Christian of Prachatice (Křišťan z Prachatic) (1360–1368, Prachatice, Kingdom of Bohemia – 4 September 1439, Prague, Kingdom of Bohemia) was a medieval Bohemian astronomer, mathematician and former Catholic priest who converted to the Hussite movement. He was the author of several books about medicine and herbs, and contributed to the field of astronomy with many papers and data recordings.

==Biography==
Christian of Prachatice was born in the 1360s, perhaps 1366 or 1368. In 1386 he matriculated at Charles University, where he earned a bachelor's degree two years later and a master's degree in liberal arts in 1390.

He later taught at the university and counted Jan Hus among his students. In 1403 he served as dean of the Faculty of Arts and 1405 as rector of the university. In 1405 he was appointed pastor of The Church of St. Michael the Archangel in Prague's Old Town; it is not known where he was ordained. Together with Johannes Cardinalis von Bergreichenstein, he attended the Council of Pisa in 1409.

**Extracted information:**
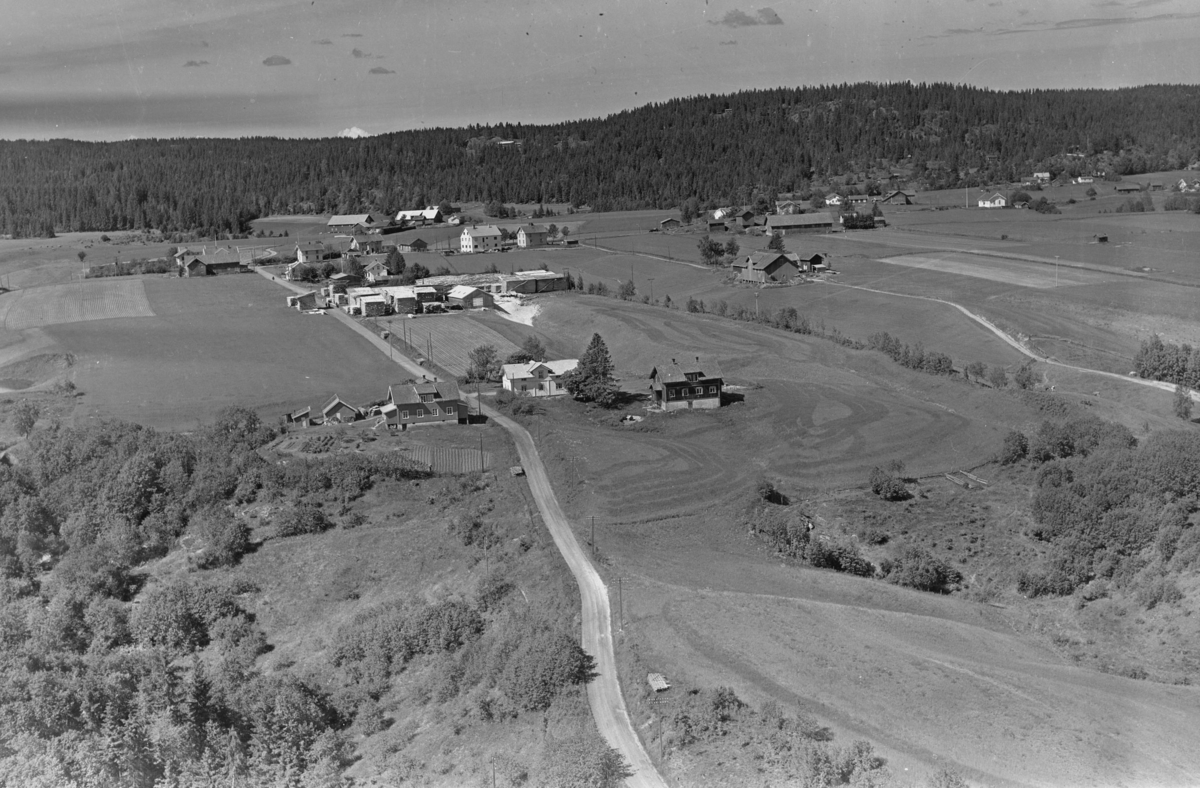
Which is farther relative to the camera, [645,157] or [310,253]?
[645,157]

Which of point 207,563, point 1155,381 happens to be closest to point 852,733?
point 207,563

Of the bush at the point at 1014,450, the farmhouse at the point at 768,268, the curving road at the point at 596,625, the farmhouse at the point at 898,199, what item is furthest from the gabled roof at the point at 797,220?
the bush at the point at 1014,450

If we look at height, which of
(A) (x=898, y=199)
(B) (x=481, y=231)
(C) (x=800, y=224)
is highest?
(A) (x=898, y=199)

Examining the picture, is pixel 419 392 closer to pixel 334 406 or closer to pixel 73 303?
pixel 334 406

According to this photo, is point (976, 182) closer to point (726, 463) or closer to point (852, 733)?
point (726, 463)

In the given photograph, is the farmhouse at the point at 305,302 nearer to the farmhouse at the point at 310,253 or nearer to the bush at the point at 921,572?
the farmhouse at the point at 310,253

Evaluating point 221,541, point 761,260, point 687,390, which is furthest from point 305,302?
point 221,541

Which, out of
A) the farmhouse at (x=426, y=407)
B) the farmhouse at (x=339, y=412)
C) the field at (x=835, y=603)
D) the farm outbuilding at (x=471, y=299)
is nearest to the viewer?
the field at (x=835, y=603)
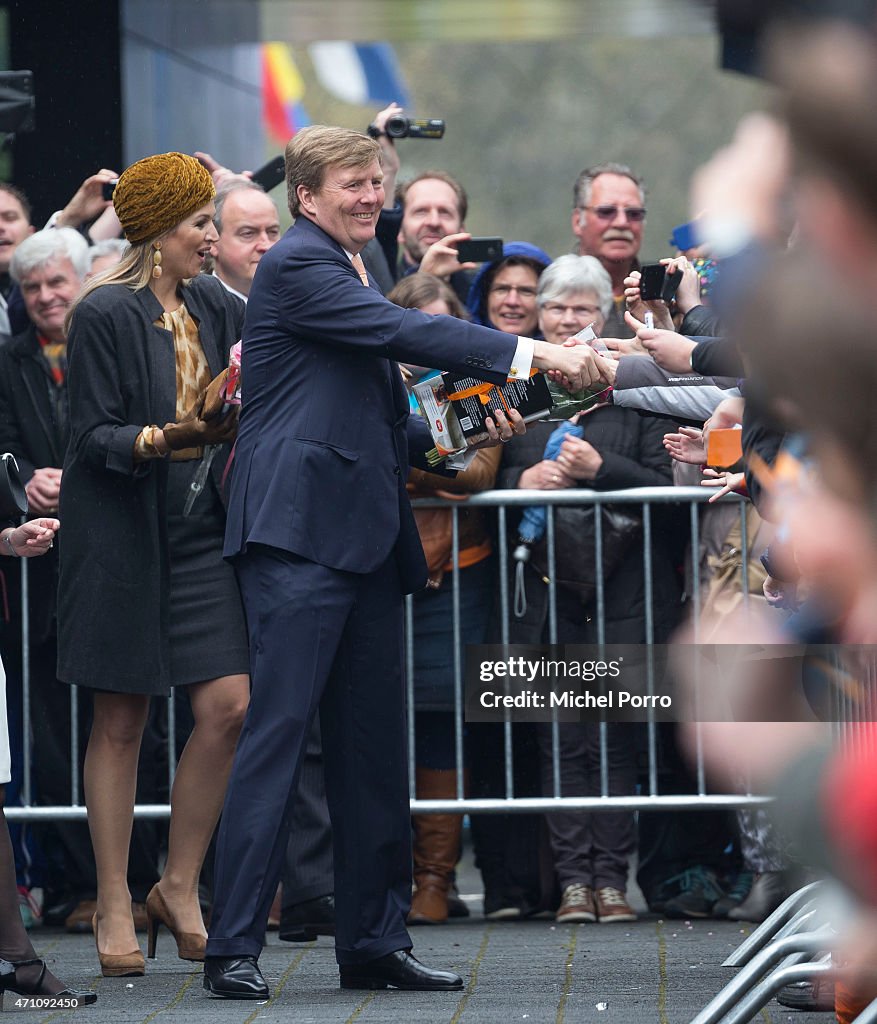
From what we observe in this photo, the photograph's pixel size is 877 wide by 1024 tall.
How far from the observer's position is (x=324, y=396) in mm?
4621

**Complete the following:**
**1.** Condense the paragraph of the text on Christian of Prachatice that begins "He later taught at the university" into a bulleted list that keeps its main facts.
**2.** Extend the text on Christian of Prachatice with a new paragraph that follows on from its final sentence.

**Replies:**
**1.**
- He taught at the university, and Jan Hus was among his students.
- He was dean of the Faculty of Arts in 1403 and rector of the university in 1405.
- In 1405 he became pastor of the Church of St. Michael the Archangel in Prague's Old Town. Where he was ordained is unknown.
- In 1409 he attended the Council of Pisa with Johannes Cardinalis von Bergreichenstein.

**2.**
In 1415 he defended Jan Hus at the Council of Constance. Returning to Prague, he served as dean of the Faculty of Philosophy from 1417. Ten years later, in 1427, he was forced to flee from the radical Hussites. He returned two years later and in 1434 he converted back to Catholicism was once again elected rector.

Christian of Prachitice died on 4 September 1439, a victim of the plague epidemic.

== Writings ==
Christian of Prachatice produced numerous treatises, primarily in the fields of astronomy, mathematics, and medicine. His theological writings survive only in a few fragments.

His works survive in manuscript copies at the Bayerische Staatsbibliothek, the library of Saint Peter's Abbey, Salzburg, and the Königsberg State and University Library, as well as the Beinecke Rare Book and Manuscript Library.

===Latin===
- De composicione astrolabii, on the composition of the astrolabe;
- De utilitate (usu) astrolabii, on the use of the astrolabe;
- Regula ad fixanda festa mobilia;
- Algorismus prosaycus, on translating Roman numerals into Arabic numerals;
- Computus chirometralis, an aid to counting on fingers;
- Antidotar;
- Herbularium, an herbal;
- De sanguinis minucione, treatise on bloodletting.

===Czech===
- Lékařské knížky;
- Knihy o mocech rozličného kořenie, an herbal.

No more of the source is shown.